Depression affects tens of millions of Americans annually, according to the National Institute of Mental Health, and its prevalence has been climbing for decades. While selective serotonin reuptake inhibitors remain the most common treatment, they often take weeks to work and frequently trigger side effects. TMS offers a more targeted alternative with minimal side effects, especially for patients who don't respond to medication. One newer TMS protocol called accelerated intermittent theta-burst stimulation (aiTBS) has shown striking promise, reducing or abolishing depression symptoms in many patients after just a few days of treatment—but exactly how it works has remained a mystery.
Dr. Conor Liston, the Robert Michels Professor of Psychiatry at Weill Cornell Medicine, led the team in developing an optogenetic mouse model to crack the code. By using light pulses to stimulate specific neurons with the same rhythms used in aiTBS, researchers could observe precisely which brain regions and connections drive the antidepressant effect. They found that stimulating the prefrontal cortex reversed stress-induced, depression-like behaviors in mice—and crucially, this effect depended entirely on an indirect connection to the insular cortex.
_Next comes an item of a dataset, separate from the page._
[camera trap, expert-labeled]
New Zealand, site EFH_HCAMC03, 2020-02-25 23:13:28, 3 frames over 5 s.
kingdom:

When the team traced the neurons' connections and examined them more closely, they discovered structural changes that occur in response to stimulation, including denser growths of connections between brain cells. But none of this mattered without the pathway to the insular cortex. That connection proved essential. "The insula hasn't been covered much in TMS research, in part because it is too deep in the brain to reach with ordinary TMS protocols," Dr. Liston explained, "but it is one of the most consistently altered brain regions in studies of patients with depression." The insular cortex processes bodily sensations—hunger, pain—and integrates them with emotion-related signals, making it a crucial hub for mood regulation.
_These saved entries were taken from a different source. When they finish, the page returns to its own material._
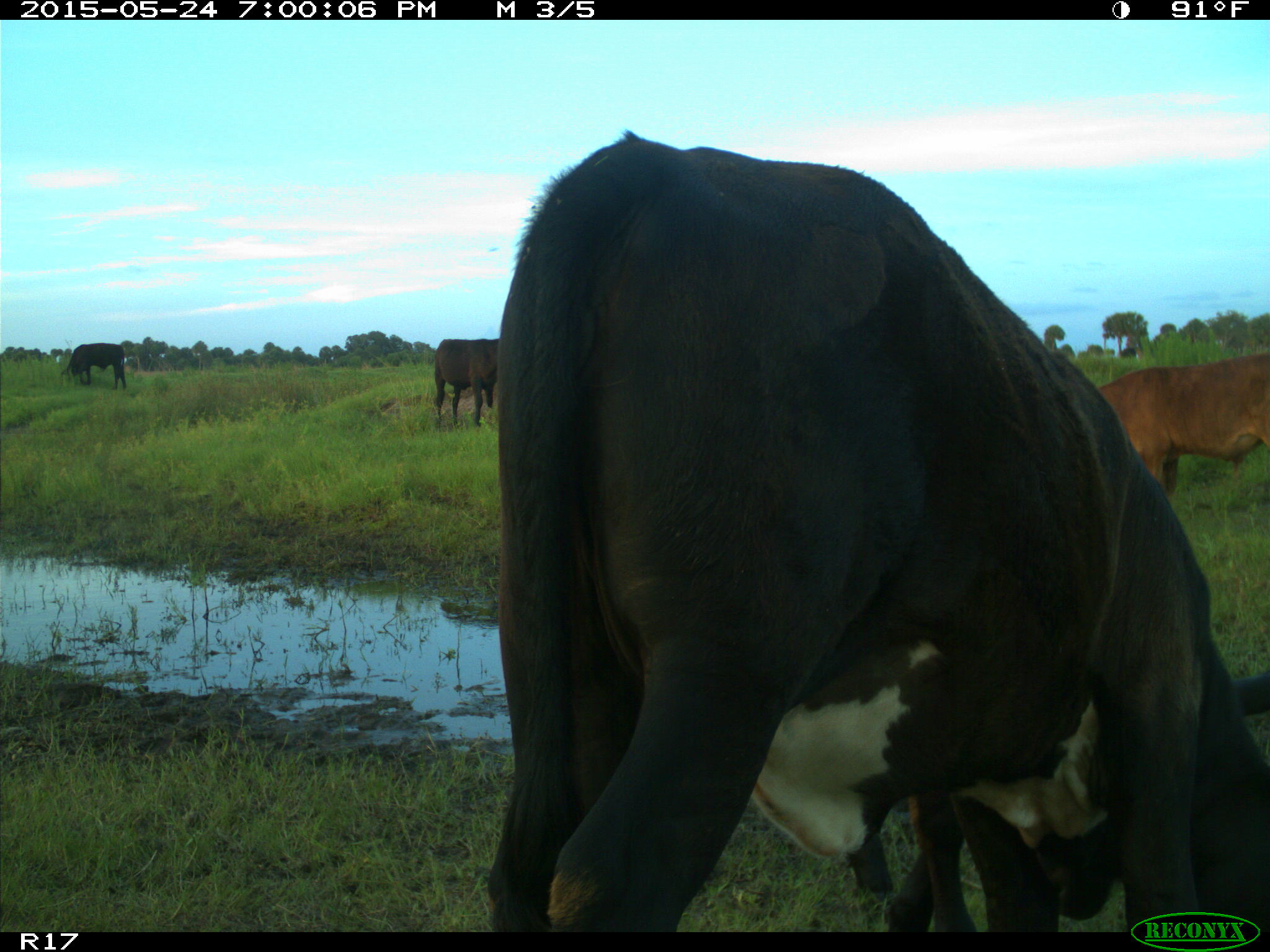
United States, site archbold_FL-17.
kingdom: Animalia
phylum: Chordata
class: Mammalia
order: Artiodactyla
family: Bovidae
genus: Bos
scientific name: Bos taurus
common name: domestic cow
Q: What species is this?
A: Bos taurus (domestic cow).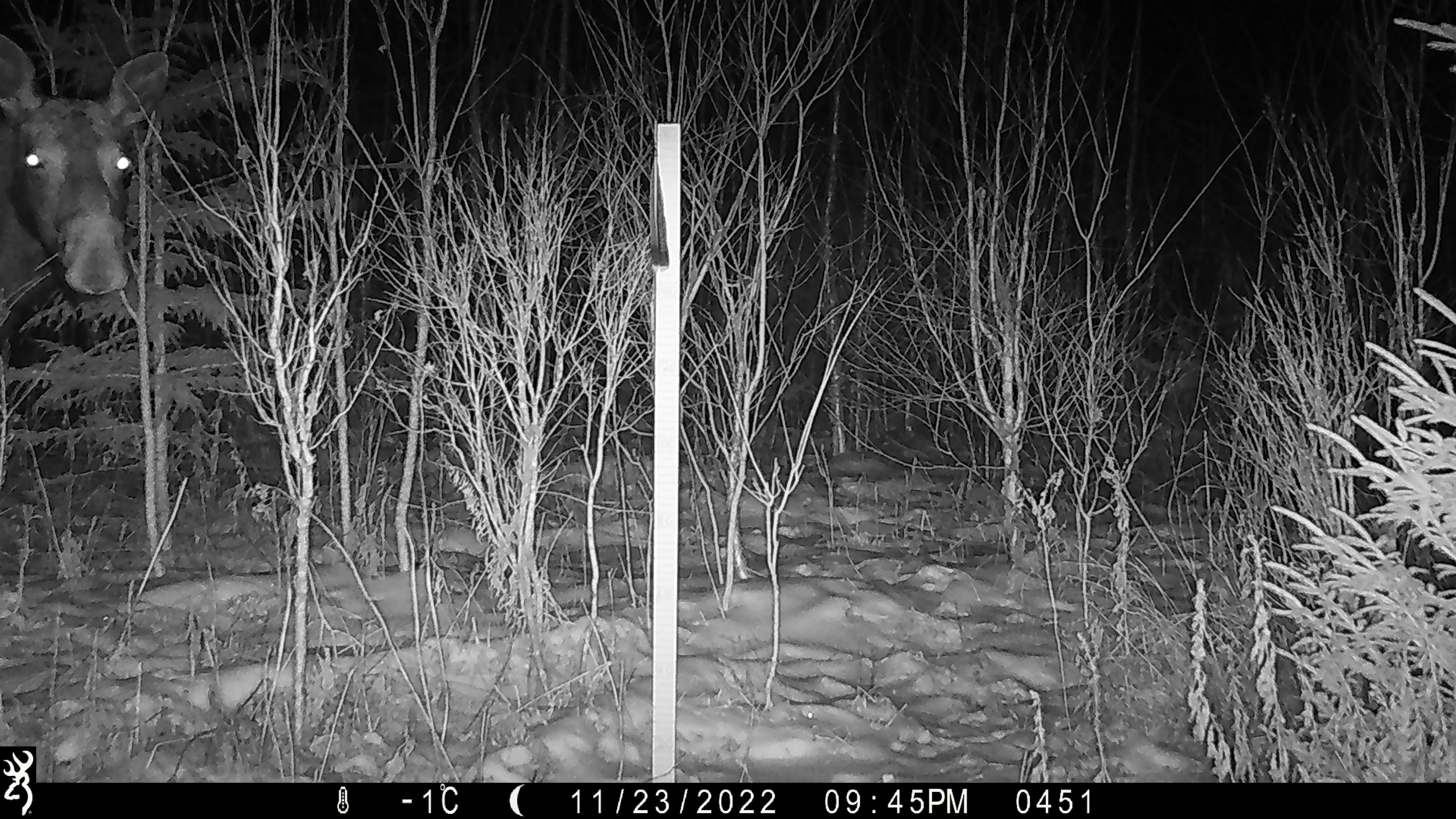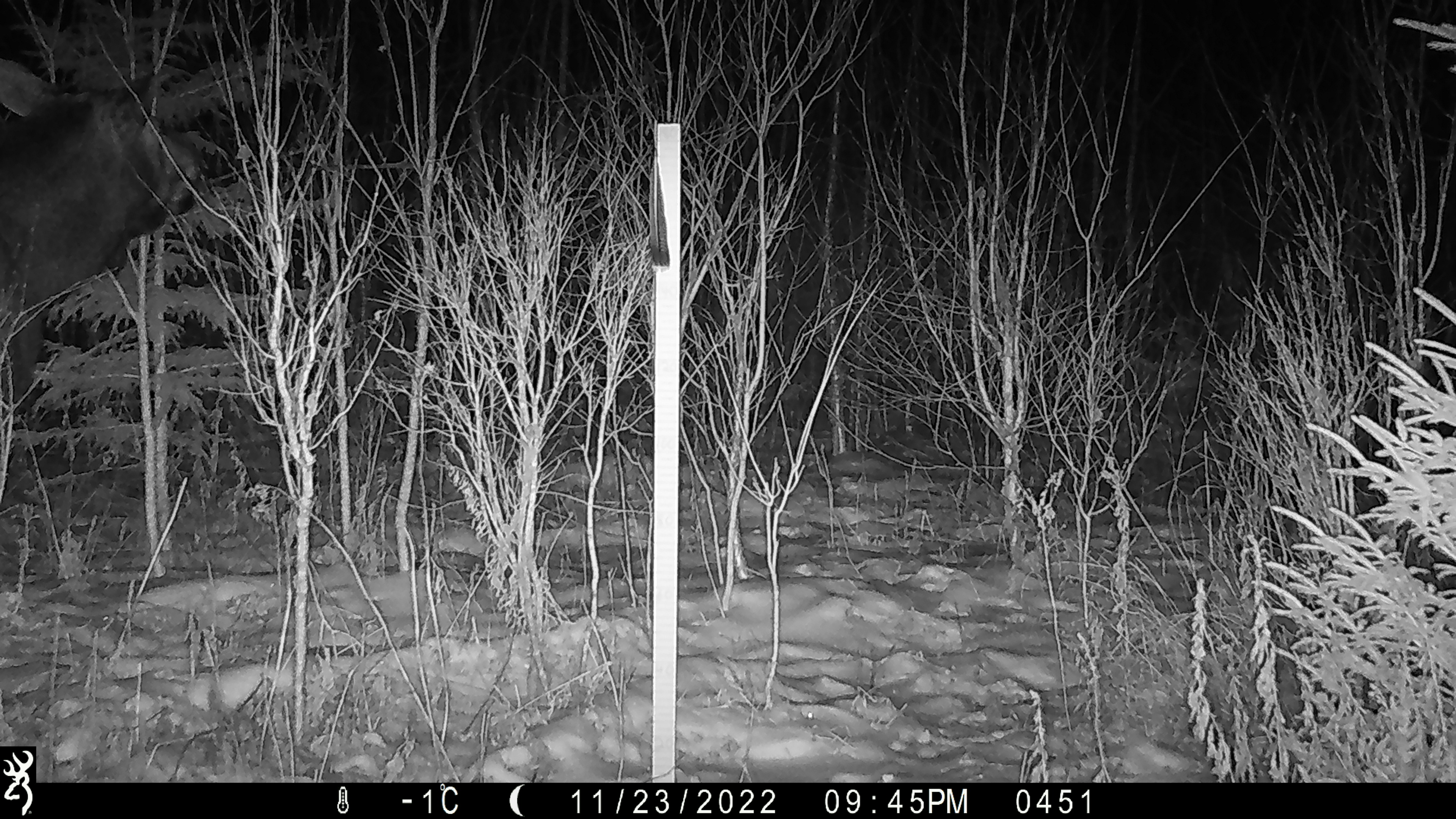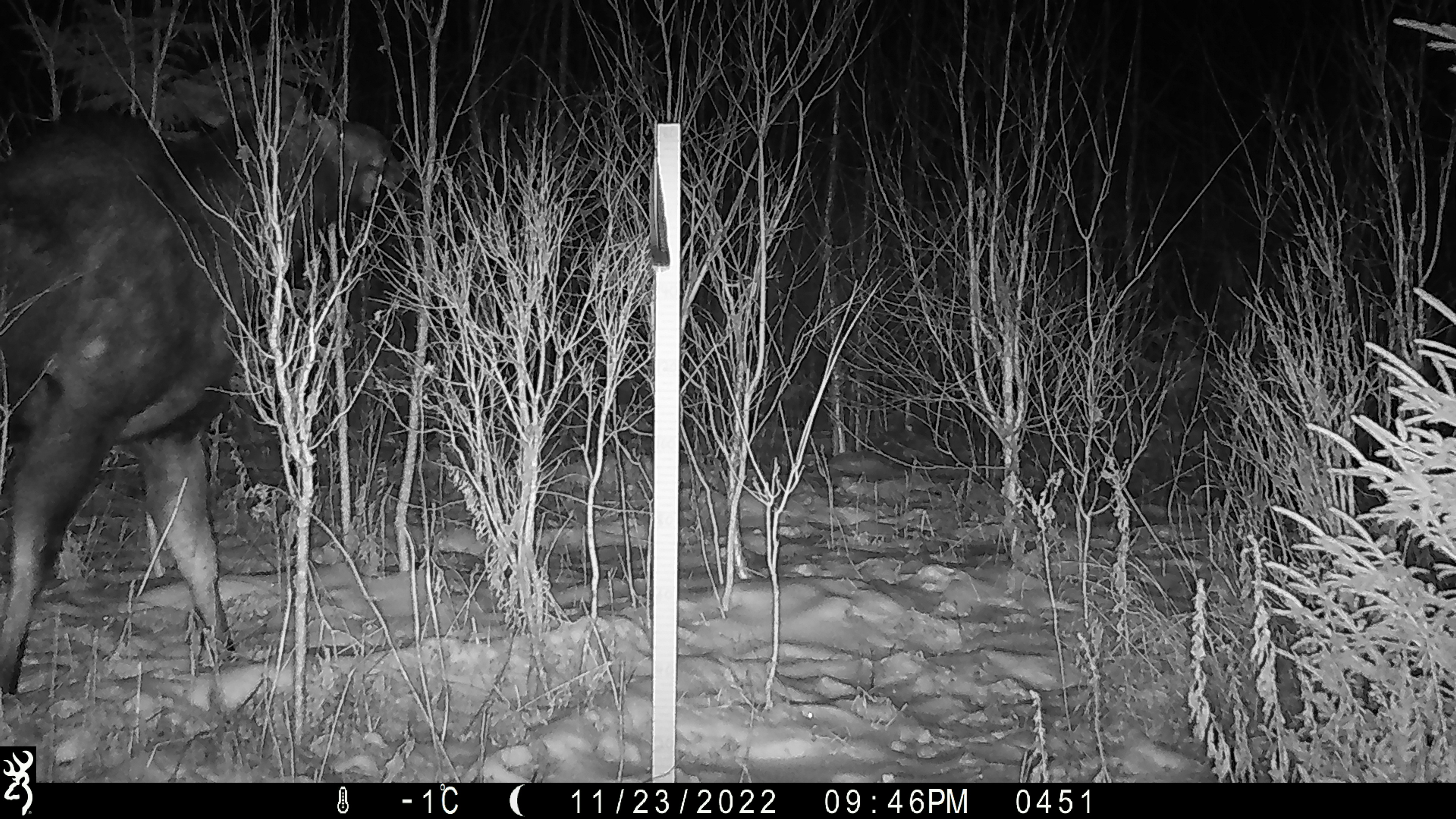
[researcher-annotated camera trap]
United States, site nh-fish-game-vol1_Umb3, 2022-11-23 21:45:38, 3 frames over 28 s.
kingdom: Animalia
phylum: Chordata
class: Mammalia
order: Artiodactyla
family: Cervidae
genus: Alces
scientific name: Alces alces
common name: moose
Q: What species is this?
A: Moose (Alces alces).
To ensure their mouse findings could actually apply to people, the researchers didn't stop at animal models. They used functional magnetic resonance imaging and electroencephalography to map brain connections and measure neural responses in consented TMS patients. This translation from mice to humans validates the circuit's importance and suggests new avenues for refining therapy.
The implications are substantial. Because TMS delivery involves numerous variables—session duration, pulse rhythm, intervals between sessions, and the specific brain target—systematic testing has been nearly impossible in humans. Understanding that the prefrontal-to-insular pathway is central to the antidepressant effect gives clinicians a concrete target and researchers a measurable endpoint for optimization. "We're excited about this work because it advances our understanding of the antidepressant effects of TMS, and points to more effective ways of delivering this therapy," Dr. Liston said.
For millions struggling with depression, this clarity matters profoundly. It means treatment could become faster, more reliable, and better tailored to individual brain architecture.